医療AIの導入にはメリットが多くありますが、デメリットも無視できません。ここからは、医療AI導入にともなう課題と注意点を解説します。
信頼性と説明責任
AIの精度を高めるためには、質の高い「教師データ」を大量に集めることが必須です。特に、人の命に関わる医療分野では信頼性の高いデータが必要ですが、民間の医療機関での構築は難しいのが現状です。
また、AIの診断過程が不透明なため、信頼性の確保が課題となっています。
誤診・誤作動のリスク
AIは学習したデータに基づいて分析をおこなうため、未知の病気に遭遇した際に正確に対応できない可能性があります。

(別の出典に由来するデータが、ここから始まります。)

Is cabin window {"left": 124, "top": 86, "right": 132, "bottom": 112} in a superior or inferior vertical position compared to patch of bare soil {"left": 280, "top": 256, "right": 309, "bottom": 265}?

また、AIにもミスや誤作動は存在するため、診断が確実ではないことを認識し、最終的には医師の確認が必要です。
導入コスト
医療AIの導入が進まない理由の一つに、導入・維持にかかる高コストがあります。高度な技術と専門知識が必要なため費用がかさみ、特に小規模な医療機関では導入が難しい場合があります。
専門家不足
医療AIの導入には多種多様なデータが必要です。しかし、個人情報保護の観点から質の高いデータの確保が難しく、取り扱いにも注意が必要です。
また、AIはデータからパターンを抽出して一般的な助言をおこなうため、最終判断は医師が下す必要があります。補助ツールとして活用するには、AIの仕組みを理解した専門人材の確保が欠かせません。
倫理的・法的な課題
医療AIは問題が起きても責任を負えない点が課題です。厚生労働省は、医療AIを使った診療でも最終判断は医師自らが責任を持つ必要があると示しています。
2019年、厚生労働省は「AI技術の進展を踏まえた継続的な議論の必要性」を指摘しており、将来的に基準が変わる可能性もあります。医療AI導入には、リスク対策とともに倫理・法制度の整備も必要です。
参照:保健医療分野AI開発加速コンソーシアム 議論の整理と今後の方向性|厚生労働省
まとめ
医療AIは、医療の質向上や人手不足の解消、業務負担の軽減を目的に導入が進んでいます。データの質や安全性など課題はあるもののメリットは大きく、今後さらに導入が加速すると考えられます。
持続可能な医療体制をつくるうえでも、AIの活用は欠かせない選択肢です。